Recently, Germany proposed an EU Commissioner be put in charge of Greece’s fiscal policy. This went over like a lead-zeppelin (pardon the pun). However, the events in recent days indicate how close this has been achieved, but rather than an EU Commissioner, the Eurogroup of finance ministers, are directing Greece. Greek officials appeared to agree to all of the Troika’s demands only to have the euro zone finance ministers seemed to come up with new demands.

The brinkmanship tactics have brought both sides to the point of breaking. A number of European officials appear to be more willing to contemplate a hard default and possible exit of the Greece from the euro zone.

The sharp recover of the European sovereign bond market and the ability of Spanish and Italian banks to issue bonds in recent weeks has boosted confidence in (some) official circles that the 3-year LTRO has rebuilt a firewall around Greece. The moat of liquidity will be further enhanced by the second 3-year LTRO in a couple of weeks and the new more liberal collateral rules, which conservative (Draghi) estimates could boost borrowing by another 200 bln euros.

Greece has been brought to the breaking point. The technocrat government led by Papademos (previously the vice president of the European Central Bank) has collapsed as the small nationalist party (LAOS) has withdrawn.A cabinet reshuffle is necessary. Social unrest has intensified.

Judging from the coverage of the demonstrations, many Greek people realize what few international observers do—the lion’s share—some 80% of the funds Greece is to receive is essentially earmarked for servicing its debt directly or recapitalizing Greek banks so they can service their debt. It too is like Schrodinger’s cat—the loan package is aid for Greece and not aid for Greece, dependent on the observer.

The debate in the Greek parliament is taking place in the run-up to the opening of the Asian markets on February 13th. Despite the large scale protests and a many members of parliament from the New Democracy and PASOK (Socialist) parties have indicated they will not vote in favor of agreement, it looks as if the agreement will be approved.

There are several next steps. In Greece, a new cabinet needs to be named and pressure will build for a date certain for elections. Recent polls suggest is slackening for the major parties, with the Socialists polling less than 10%.

The European finance ministers will likely meet Wednesday February 15th and may give their approval. Yet privately they must know that this is still not closure. The goal of 120% debt/GDP in 2020 is a farce. It is twice the Growth and Stability Pact requirements. It is does not meet any meaningful definition of sustainable.
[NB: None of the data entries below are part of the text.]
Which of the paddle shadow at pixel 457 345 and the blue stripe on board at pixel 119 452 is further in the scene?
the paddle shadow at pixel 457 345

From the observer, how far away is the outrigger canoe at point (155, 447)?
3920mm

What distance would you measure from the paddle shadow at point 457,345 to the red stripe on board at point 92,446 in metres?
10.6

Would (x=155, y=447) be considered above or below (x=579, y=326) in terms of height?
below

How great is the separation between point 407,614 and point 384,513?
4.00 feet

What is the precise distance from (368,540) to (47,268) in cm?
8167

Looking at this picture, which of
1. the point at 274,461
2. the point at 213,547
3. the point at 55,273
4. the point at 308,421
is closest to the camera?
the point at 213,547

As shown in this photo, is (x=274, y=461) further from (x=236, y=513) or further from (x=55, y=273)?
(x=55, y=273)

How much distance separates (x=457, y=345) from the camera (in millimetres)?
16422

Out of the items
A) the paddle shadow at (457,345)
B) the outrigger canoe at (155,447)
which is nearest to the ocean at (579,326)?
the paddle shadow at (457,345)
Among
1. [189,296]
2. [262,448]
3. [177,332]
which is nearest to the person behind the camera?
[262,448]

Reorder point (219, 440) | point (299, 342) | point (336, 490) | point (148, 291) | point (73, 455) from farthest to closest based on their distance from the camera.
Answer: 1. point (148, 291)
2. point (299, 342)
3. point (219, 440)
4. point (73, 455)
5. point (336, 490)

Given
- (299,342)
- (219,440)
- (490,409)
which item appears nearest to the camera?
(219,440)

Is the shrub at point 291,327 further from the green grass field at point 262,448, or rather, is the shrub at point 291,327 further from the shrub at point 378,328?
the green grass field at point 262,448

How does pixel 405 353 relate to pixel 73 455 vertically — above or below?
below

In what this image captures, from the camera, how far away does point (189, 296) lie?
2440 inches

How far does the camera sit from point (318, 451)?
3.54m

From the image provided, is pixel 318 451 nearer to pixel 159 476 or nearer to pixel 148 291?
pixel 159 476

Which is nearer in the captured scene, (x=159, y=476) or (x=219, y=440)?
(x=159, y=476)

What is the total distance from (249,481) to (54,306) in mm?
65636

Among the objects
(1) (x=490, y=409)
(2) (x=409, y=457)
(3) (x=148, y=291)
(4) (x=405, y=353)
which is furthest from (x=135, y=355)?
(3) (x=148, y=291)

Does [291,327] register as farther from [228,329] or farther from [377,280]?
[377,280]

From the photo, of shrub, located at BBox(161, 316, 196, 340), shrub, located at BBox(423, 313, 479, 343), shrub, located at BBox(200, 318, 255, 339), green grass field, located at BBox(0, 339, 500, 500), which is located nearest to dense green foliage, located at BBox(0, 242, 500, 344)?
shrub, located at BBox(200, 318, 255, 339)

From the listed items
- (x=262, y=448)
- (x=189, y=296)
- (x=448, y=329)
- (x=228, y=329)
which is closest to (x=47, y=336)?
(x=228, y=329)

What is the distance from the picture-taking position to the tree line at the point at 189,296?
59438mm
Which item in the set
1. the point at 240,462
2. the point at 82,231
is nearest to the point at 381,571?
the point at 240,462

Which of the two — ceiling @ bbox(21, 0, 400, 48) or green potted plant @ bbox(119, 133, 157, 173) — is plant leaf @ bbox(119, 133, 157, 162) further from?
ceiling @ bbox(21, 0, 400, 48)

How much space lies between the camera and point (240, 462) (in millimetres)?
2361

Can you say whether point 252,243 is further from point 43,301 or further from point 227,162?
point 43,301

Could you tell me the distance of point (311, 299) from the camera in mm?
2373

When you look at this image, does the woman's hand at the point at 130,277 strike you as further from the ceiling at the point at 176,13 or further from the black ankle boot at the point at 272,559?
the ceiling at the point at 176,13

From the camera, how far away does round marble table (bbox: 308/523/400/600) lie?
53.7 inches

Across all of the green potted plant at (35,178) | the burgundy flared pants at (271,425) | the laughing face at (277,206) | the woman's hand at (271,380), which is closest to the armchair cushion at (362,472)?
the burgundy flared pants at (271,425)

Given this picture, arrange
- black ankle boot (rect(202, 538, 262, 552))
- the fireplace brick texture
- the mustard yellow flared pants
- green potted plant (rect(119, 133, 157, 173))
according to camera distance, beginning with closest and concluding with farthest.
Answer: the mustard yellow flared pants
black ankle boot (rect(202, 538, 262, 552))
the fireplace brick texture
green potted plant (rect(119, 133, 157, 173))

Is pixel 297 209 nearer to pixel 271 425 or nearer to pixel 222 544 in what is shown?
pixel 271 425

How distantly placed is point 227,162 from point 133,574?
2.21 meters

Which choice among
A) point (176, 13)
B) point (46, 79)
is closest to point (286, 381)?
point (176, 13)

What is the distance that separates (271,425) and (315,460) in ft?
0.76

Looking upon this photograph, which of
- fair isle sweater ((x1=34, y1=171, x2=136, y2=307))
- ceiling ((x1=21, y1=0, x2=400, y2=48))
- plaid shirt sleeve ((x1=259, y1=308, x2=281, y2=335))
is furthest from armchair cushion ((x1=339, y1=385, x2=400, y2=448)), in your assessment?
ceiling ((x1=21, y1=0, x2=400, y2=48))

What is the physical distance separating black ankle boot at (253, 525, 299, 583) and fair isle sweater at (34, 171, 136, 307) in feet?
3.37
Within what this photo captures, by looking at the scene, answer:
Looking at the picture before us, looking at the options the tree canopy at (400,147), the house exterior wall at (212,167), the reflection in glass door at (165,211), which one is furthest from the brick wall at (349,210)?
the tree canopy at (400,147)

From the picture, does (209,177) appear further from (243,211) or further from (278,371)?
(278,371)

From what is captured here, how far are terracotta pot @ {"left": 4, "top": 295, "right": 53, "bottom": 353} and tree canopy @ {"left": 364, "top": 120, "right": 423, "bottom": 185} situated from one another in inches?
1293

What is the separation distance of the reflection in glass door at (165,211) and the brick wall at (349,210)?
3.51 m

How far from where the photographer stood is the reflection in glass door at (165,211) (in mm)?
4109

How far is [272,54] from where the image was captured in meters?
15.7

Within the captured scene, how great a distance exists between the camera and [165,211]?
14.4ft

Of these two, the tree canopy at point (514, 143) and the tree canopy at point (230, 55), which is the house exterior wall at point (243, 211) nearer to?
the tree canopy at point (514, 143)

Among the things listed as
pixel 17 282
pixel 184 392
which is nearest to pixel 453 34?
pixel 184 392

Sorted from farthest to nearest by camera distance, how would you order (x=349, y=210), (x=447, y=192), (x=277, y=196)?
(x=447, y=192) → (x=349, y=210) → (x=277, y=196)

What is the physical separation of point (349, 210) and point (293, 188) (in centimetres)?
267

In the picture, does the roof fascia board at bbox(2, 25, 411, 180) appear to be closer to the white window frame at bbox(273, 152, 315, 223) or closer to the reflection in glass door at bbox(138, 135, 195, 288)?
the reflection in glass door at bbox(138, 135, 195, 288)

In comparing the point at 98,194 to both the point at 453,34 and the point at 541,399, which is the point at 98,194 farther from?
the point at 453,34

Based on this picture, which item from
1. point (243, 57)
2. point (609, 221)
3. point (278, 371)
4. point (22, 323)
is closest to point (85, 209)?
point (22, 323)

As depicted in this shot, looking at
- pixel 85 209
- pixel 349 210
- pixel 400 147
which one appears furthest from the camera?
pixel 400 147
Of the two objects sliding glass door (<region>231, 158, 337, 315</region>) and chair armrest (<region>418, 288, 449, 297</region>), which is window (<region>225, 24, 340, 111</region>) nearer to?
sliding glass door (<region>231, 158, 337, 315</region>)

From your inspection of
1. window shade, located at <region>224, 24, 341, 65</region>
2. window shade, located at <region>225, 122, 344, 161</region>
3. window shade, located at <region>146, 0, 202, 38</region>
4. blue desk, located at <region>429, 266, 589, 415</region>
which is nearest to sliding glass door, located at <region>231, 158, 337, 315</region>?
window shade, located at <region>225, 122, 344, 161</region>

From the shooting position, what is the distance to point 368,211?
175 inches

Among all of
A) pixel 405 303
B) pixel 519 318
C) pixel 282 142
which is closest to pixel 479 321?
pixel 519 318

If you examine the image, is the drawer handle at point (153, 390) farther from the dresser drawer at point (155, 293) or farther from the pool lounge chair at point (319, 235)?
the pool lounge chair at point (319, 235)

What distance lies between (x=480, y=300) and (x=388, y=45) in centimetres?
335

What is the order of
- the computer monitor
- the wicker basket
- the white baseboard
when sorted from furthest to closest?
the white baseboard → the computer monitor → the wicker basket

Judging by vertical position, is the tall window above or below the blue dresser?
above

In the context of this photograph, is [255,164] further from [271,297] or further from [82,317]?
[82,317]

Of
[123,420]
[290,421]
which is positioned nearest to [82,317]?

Like Schrodinger’s cat, Greece is indeterminate.

February 15th is also when the EU is expected to report the flash estimate for Q4 GDP, which the market expects will show a contraction. While the debt crisis will be blamed for the economic weakness, it seems that the policy response to that crisis also bears some responsibility. The austerity regime being adopted throughout Europe, by surplus and deficit countries alike, amid deleveraging, begs the question of where will aggregate demand come from?

The same day the Troika will begin its third review of the implementation of Portugal’s aid package. While Portugal’s bond market has recovered in the past two weeks and officials continue to praise the government’s commitment, it is still not clear that it will be prepared to return to the capital markets in 18 months. If Greece can lower its debt burden by transferring some of it to its creditors, is it not in Portugal’s interest to explore the scope for forgiveness?

Assuming that the Greek parliament does approve the agreement, the euro can recover some of the ground lost before the weekend. Given the hard stance taken by the European finance ministers, their approval on Wednesday may be needed to sustain the euro’s recovery. The new collateral rules and anticipation of the next LTRO may see the euro bought on dips more aggressively than sold on rallies. Technically there is potential back into the $1.3400-$1.3600 area, provided that $1.2980 support holds.